Introduction to Jam

Jam is a software build tool that makes building simple things simple and building complicated things manageable. It has been developed by Christopher Seiwald at Perforce and then improved by various people over time. It is freely available as C source and is widely used to build commercial and academic software. Jam is a very good solution for conventional C/C++ compile-and-link builds.
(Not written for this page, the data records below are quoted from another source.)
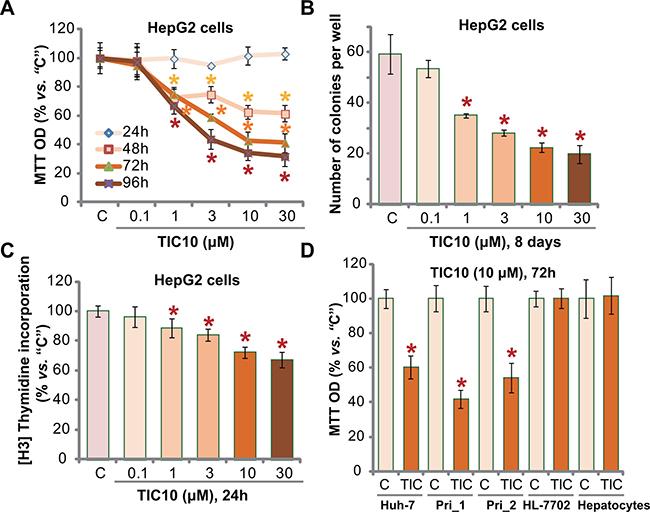 TIC10 inhibits HCC cell proliferation in vitro.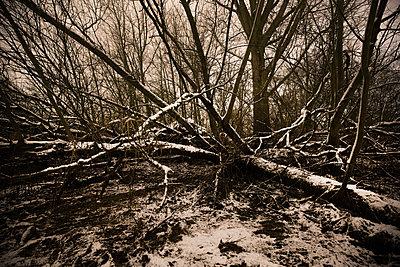 Bäume am Moorfleter Hauptdeich - p979m1546061 von Fred Dott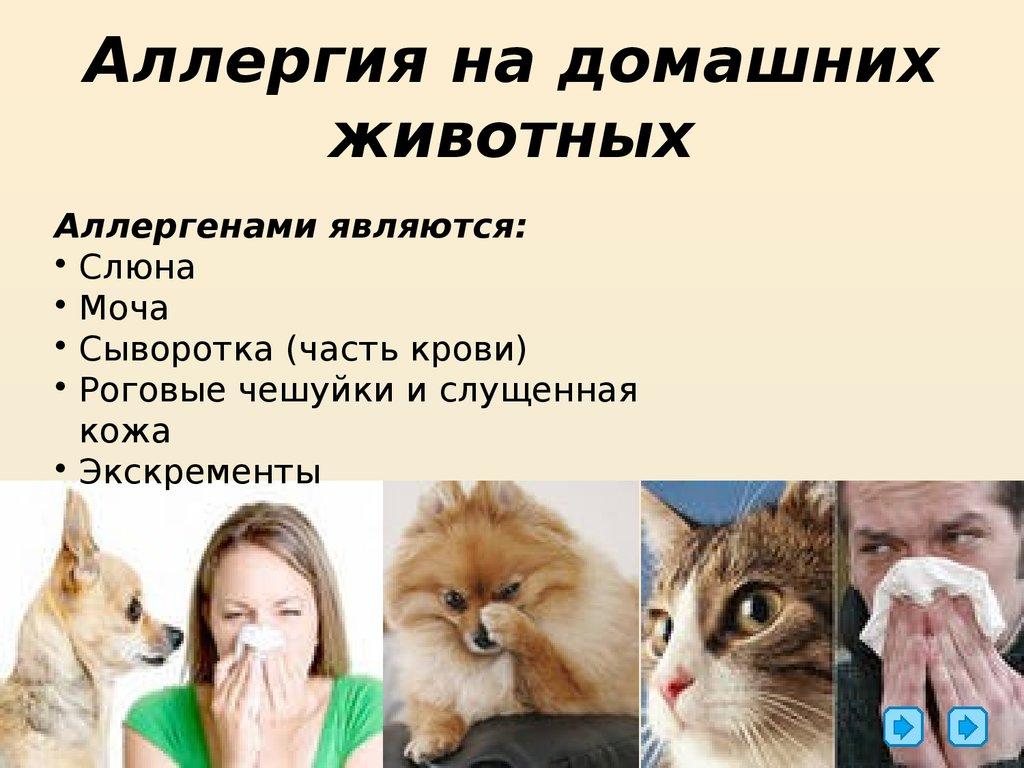 Аллергия на кошек. симптомы, причины и лечение аллергии на кошек у детей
Jam is somewhat comparable to Make, but it is a lot simpler to use than Make, it is far more powerful and easy to master. It already works on a large variety of platforms (Unix, Windows, Linux, MacOS, BeOS, etc.), it is trivial to port, and its design is sufficiently clear to allow any average programmer to extend it with advanced features at will. It also is a self-contained tool and does not require installation of any scripting languages or libraries. In fact, a Jam based build process can be bootstrapped only with a C compiler in the path.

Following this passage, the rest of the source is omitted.